Manual closing should be performed in a finally block.

Getting the schema

You get the table’s schema just as you would with a vector schema root:

Schema s = table.getSchema();

Adding and removing vectors

Table provides facilities for adding and removing vectors modeled on the same functionality in VectorSchemaRoot. These operations return new instances rather than modifying the original instance in-place.

try (Table t = new Table(vectorList)) {
    IntVector v3 = new IntVector("3", intFieldType, allocator);
    Table t2 = t.addVector(2, v3);
    Table t3 = t2.removeVector(1);
    // don't forget to close t2 and t3
}

Slicing tables

Table supports slice() operations, where a slice of a source table is a second Table that refers to a single, contiguous range of rows in the source.

try (Table t = new Table(vectorList)) {
    Table t2 = t.slice(100, 200); // creates a slice referencing the values in range (100, 200]
    ...
}

This raises the question: If you create a slice with all the values in the source table (as shown below), how would that differ from a new Table constructed with the same vectors as the source?

try (Table t = new Table(vectorList)) {
    Table t2 = t.slice(0, t.getRowCount()); // creates a slice referencing all the values in t
    // ...
}

The difference is that when you construct a new table, the buffers are transferred from the source vectors to new vectors in the destination. With a slice, both tables share the same underlying vectors. That’s OK, though, since both tables are immutable.

Using FieldReaders

You can get a FieldReader for any vector in the Table passing either the Field, vector index, or vector name as an argument. The signatures are the same as in VectorSchemaRoot.

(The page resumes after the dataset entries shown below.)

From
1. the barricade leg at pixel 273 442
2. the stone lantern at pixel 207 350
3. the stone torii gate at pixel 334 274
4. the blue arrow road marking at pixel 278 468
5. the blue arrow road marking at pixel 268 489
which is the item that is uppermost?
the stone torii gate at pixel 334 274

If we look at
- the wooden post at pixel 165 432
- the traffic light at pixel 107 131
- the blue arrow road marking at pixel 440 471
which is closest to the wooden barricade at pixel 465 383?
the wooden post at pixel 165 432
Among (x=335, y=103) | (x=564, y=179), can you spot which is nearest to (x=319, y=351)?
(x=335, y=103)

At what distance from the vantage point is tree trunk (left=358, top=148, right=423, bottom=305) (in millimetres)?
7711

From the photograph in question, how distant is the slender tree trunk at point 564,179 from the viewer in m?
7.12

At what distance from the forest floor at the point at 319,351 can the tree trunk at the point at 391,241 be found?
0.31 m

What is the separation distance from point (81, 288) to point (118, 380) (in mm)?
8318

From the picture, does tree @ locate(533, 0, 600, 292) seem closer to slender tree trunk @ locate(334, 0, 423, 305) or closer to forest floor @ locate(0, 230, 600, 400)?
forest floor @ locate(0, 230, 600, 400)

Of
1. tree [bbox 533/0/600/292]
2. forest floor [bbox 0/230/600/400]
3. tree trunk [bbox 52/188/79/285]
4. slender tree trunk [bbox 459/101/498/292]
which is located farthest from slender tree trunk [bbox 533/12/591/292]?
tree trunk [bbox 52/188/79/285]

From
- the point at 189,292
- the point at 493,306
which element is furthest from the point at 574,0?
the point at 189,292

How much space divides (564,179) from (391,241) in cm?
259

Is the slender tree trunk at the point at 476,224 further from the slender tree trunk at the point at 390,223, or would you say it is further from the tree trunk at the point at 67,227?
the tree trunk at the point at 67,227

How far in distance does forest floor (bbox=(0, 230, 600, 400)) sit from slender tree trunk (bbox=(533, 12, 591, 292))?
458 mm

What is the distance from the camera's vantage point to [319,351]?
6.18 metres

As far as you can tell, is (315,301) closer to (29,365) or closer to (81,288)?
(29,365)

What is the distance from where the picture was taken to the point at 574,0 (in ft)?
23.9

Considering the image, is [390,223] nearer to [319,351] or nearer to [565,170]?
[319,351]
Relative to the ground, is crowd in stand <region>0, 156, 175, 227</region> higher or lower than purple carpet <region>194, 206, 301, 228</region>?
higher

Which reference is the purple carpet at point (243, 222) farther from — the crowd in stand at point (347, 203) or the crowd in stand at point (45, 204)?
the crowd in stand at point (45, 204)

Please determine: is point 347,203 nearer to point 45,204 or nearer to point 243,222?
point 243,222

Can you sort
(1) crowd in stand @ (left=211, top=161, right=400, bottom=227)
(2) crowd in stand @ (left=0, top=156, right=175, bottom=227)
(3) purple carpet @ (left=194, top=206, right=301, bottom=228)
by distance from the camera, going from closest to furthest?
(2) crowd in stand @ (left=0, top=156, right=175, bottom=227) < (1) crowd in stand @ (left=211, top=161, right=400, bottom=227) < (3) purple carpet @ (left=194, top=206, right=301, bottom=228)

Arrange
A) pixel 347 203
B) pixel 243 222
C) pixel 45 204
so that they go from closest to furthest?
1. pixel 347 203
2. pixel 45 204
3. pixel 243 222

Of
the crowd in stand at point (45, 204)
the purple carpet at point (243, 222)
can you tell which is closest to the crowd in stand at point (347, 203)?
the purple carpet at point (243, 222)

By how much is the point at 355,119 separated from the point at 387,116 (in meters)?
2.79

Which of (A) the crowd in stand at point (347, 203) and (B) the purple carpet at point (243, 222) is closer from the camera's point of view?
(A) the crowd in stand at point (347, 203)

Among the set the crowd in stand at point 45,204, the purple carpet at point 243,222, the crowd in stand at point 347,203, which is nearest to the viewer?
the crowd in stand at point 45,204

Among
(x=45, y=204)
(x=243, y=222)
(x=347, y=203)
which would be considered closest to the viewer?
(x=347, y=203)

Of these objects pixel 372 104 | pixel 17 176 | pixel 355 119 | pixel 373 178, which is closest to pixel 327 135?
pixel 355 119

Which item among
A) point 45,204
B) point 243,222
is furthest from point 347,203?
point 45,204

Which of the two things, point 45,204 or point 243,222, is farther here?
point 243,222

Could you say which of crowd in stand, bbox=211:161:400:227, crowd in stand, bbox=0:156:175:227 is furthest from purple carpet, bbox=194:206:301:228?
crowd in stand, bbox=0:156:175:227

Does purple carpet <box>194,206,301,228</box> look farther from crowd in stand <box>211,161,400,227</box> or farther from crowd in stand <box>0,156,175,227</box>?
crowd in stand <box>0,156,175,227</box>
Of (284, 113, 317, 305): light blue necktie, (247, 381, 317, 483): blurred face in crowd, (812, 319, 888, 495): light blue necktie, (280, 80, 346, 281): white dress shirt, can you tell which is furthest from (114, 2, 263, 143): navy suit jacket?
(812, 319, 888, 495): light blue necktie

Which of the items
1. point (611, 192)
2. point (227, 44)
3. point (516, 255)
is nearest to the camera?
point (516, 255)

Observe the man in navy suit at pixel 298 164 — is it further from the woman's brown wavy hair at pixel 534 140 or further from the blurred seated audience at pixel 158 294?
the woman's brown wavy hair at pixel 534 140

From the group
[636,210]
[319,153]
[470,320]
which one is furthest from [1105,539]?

FieldReader nameReader = table.getReader("user_name");

Row operations

Row-based access is supported by the Row object. Row provides get() methods by both vector name and vector position, but no set() operations.

It is important to recognize that rows are NOT reified as objects, but rather operate like a cursor where the data from numerous logical rows in the table can be viewed (one at a time) using the same Row instance. See “Moving from row-to-row” below for information about navigating through the table.

Getting a row

Calling immutableRow() on any table instance returns a new Row instance.

Row r = table.immutableRow();

Moving from row-to-row

Since rows are iterable, you can traverse a table using a standard while loop:

Row r = table.immutableRow();
while (r.hasNext()) {
  r.next();
  // do something useful here
}

Table implements Iterable<Row> so you can access rows directly from a table in an enhanced for loop:

for (Row row: table) {
  int age = row.getInt("age");
  boolean nameIsNull = row.isNull("name");
  ...
}

Finally, while rows are usually iterated in the order of the underlying data vectors, but they are also positionable using the Row#setPosition() method, so you can skip to a specific row. Row numbers are 0-based.

Row r = table.immutableRow();
int age101 = r.setPosition(101); // change position directly to 101

Any changes to position are applied to all the columns in the table.

Note that you must call next(), or setPosition() before accessing values via a row. Failure to do so results in a runtime exception.

Read operations using rows

Methods are available for getting values by vector name and vector index, where index is the 0-based position of the vector in the table. For example, assuming ‘age’ is the 13th vector in ‘table’, the following two gets are equivalent:

Row r = table.immutableRow();
r.next(); // position the row at the first value
int age1 = r.get("age"); // gets the value of vector named 'age' in the table at row 0
int age2 = r.get(12);    // gets the value of the 13th vecto in the table at row 0

You can also get value using a nullable ValueHolder. For example:

NullableIntHolder holder = new NullableIntHolder();
int b = row.getInt("age", holder);

This can be used to retrieve values without creating a new Object for each.

In addition to getting values, you can check if a value is null using isNull(). This is important if the vector contains any nulls, as asking for a value from a vector can cause NullPointerExceptions in some cases.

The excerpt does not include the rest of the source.